Looks like real-time status bytes aren't actually a problem for parsing midi events from WebMidi.

From the spec:

It is specifically noted that MIDI System Real-Time Messages may actually occur in the middle of other messages in the input stream; in this case, the System Real-Time messages will be dispatched as they occur, while the normal messages will be buffered until they are complete (and then dispatched).

Unless you disagree I think we should make the simplifying assumption that the MIDI events we're parsing come from WebMidi. This doesn't change anything about MIDI files though.

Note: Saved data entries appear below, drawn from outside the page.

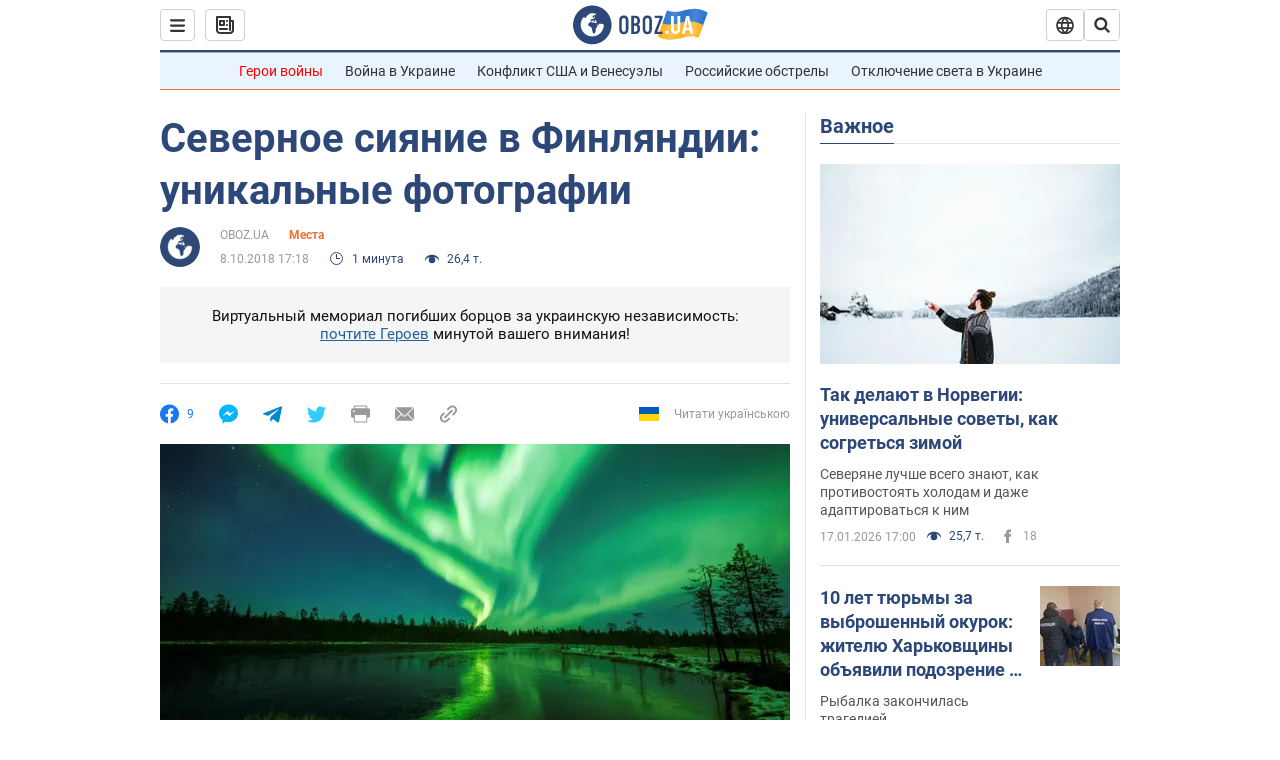

--- FILE ---
content_type: application/x-javascript; charset=utf-8
request_url: https://servicer.idealmedia.io/1418748/1?nocmp=1&sessionId=696c4c0b-01bf0&sessionPage=1&sessionNumberWeek=1&sessionNumber=1&scale_metric_1=64.00&scale_metric_2=256.00&scale_metric_3=100.00&cbuster=1768705035460832171777&pvid=2c57fa21-9815-4eef-b986-bc9a8a4b2a4a&implVersion=11&lct=1763555100&mp4=1&ap=1&consentStrLen=0&wlid=30627c48-841f-43ac-935a-42a1825fa206&uniqId=15264&niet=4g&nisd=false&evt=%5B%7B%22event%22%3A1%2C%22methods%22%3A%5B1%2C2%5D%7D%2C%7B%22event%22%3A2%2C%22methods%22%3A%5B1%2C2%5D%7D%5D&pv=5&jsv=es6&dpr=1&hashCommit=cbd500eb&apt=2018-10-08T17%3A18%3A00&tfre=3916&w=0&h=1&tl=150&tlp=1&sz=0x1&szp=1&szl=1&cxurl=https%3A%2F%2Fnews.obozrevatel.com%2Ftravel%2Fsevernoe-siyanie-v-finlyandii-unikalnyie-fotografii.htm&ref=&lu=https%3A%2F%2Fnews.obozrevatel.com%2Ftravel%2Fsevernoe-siyanie-v-finlyandii-unikalnyie-fotografii.htm
body_size: 837
content:
var _mgq=_mgq||[];
_mgq.push(["IdealmediaLoadGoods1418748_15264",[
["tsn.ua","11957692","1","У Львові поліціянтка з ноги напала на жінку, яка прибирала сніг","Львівська міська рада та поліція з’ясовують обставини конфлікту між поліціянткою та двірничкою","0","","","","ZbDOhg0Y7S9U3K35e9nH4qp3j6pm0OTOJ602JZoKhVMwTJzDlndJxZG2sYQLxm7SJP9NESf5a0MfIieRFDqB_Kldt0JdlZKDYLbkLtP-Q-XX-cOuu81unpDrkW6WWhpz",{"i":"https://s-img.idealmedia.io/n/11957692/45x45/79x0x630x630/aHR0cDovL2ltZ2hvc3RzLmNvbS90LzUwOTE1My9mZjZkN2NlMzJkNTI1YjE3Njg2NGZhYTc1MzE0NjdmOS5qcGVn.webp?v=1768705035-7tfzuwbClgx-grdPCZ-Ml9s_Y7vob_DiHsD52RdyGd4","l":"https://clck.idealmedia.io/pnews/11957692/i/1298901/pp/1/1?h=ZbDOhg0Y7S9U3K35e9nH4qp3j6pm0OTOJ602JZoKhVMwTJzDlndJxZG2sYQLxm7SJP9NESf5a0MfIieRFDqB_Kldt0JdlZKDYLbkLtP-Q-XX-cOuu81unpDrkW6WWhpz&utm_campaign=obozrevatel.com&utm_source=obozrevatel.com&utm_medium=referral&rid=650ada87-f419-11f0-9b90-c4cbe1e3eca4&tt=Direct&att=3&afrd=296&iv=11&ct=1&gdprApplies=0&muid=q0hfS2zcrVVi&st=-300&mp4=1&h2=RGCnD2pppFaSHdacZpvmnsy2GX6xlGXVu7txikoXAu8gNjusZyjGo1rMnMT1hEiOJN4sfajfrDOpom5RVgtfmQ**","adc":[],"sdl":0,"dl":"","category":"События Украины","dbbr":0,"bbrt":0,"type":"e","media-type":"static","clicktrackers":[],"cta":"Читати далі","cdt":"","tri":"650aeaae-f419-11f0-9b90-c4cbe1e3eca4","crid":"11957692"}],],
{"awc":{},"dt":"desktop","ts":"","tt":"Direct","isBot":1,"h2":"RGCnD2pppFaSHdacZpvmnsy2GX6xlGXVu7txikoXAu8gNjusZyjGo1rMnMT1hEiOJN4sfajfrDOpom5RVgtfmQ**","ats":0,"rid":"650ada87-f419-11f0-9b90-c4cbe1e3eca4","pvid":"2c57fa21-9815-4eef-b986-bc9a8a4b2a4a","iv":11,"brid":32,"muidn":"q0hfS2zcrVVi","dnt":2,"cv":2,"afrd":296,"consent":true,"adv_src_id":39175}]);
_mgqp();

newlandsvalley commented 6 years ago

Very good news.

newlandsvalley commented 6 years ago

I'm wondering if we can satisfy the spec and cater for the range of possible downstream uses in the file parser if we change the type definition to something like:

type SysExFlavour = 
     F0        -- normal
   | F7        -- escaped

type MidiEvent =
  ...
  | SysEx SysExFlavour (List Int)
rhofour commented 6 years ago

For the F0 variant it seems like it serves two purposes: 1) To transmit things "which would not otherwise be legal, including system realtime messages, song pointer or select, MIDI Time Code, etc" 2) To allow multi-part SysEx messages

For 1 I wonder if the right thing to do might be to actually parse what's inside there. That way it's broken up into a list of midi messages rather than a single escaped SysEx message with arbitrary data inside. However, this would probably make things more complex for little gain.

I think there might be room to improve this later, but for now this is certainly much better than what we currently have. Do you have this written already or should I add it?

newlandsvalley commented 6 years ago

I must admit I'm still very confused about SysEx, and now I'm even more confused. The section that you quote under 1 above, in my reading of the spec (p 135), applies to escape sequences under the F7 variant, not the F0 variant. Incidentally, I have also been trying to make sense of SydEx using this resource - https://www.csie.ntu.edu.tw/~r92092/ref/midi/#sysex_event.

rhofour commented 6 years ago

Woops, that was a typo on my part. That should have read F7 variant.

newlandsvalley commented 6 years ago

OK - thank goodness. I think, though, that I'm still unclear. I would very much like to see a set of examples of F7 variant messages that occur in the wild. I'm yet to be convinced that we can discriminate between the two uses of F7 in order to be able to parse them correctly. Will it be possible, I wonder, to provide realistic unit test cases? If it would, I'd be a good deal more enthusiastic.

rhofour commented 6 years ago

I think it might only be possible to differentiate the two uses after the fact (by looking for bytes that wouldn't usually be allowed in a SysEx message). I'm also not totally if these are different uses.

For now I think your SysExFlavour idea is the best path forward. Do you have it written or do you want me to work on it?

newlandsvalley commented 6 years ago

OK, No, I have not yet written it. Can I leave it to you? I think perhaps it might be possible to revisit it later on to explore your ideas of parsing the contents.

rhofour commented 6 years ago

Yeah, that was my thought. This is a clear improvement over where things stand now and it's always possible to do things a bit better later. I should be able to get a PR with these changes out today, then I'll merge it into my generate branch which I've been working on again.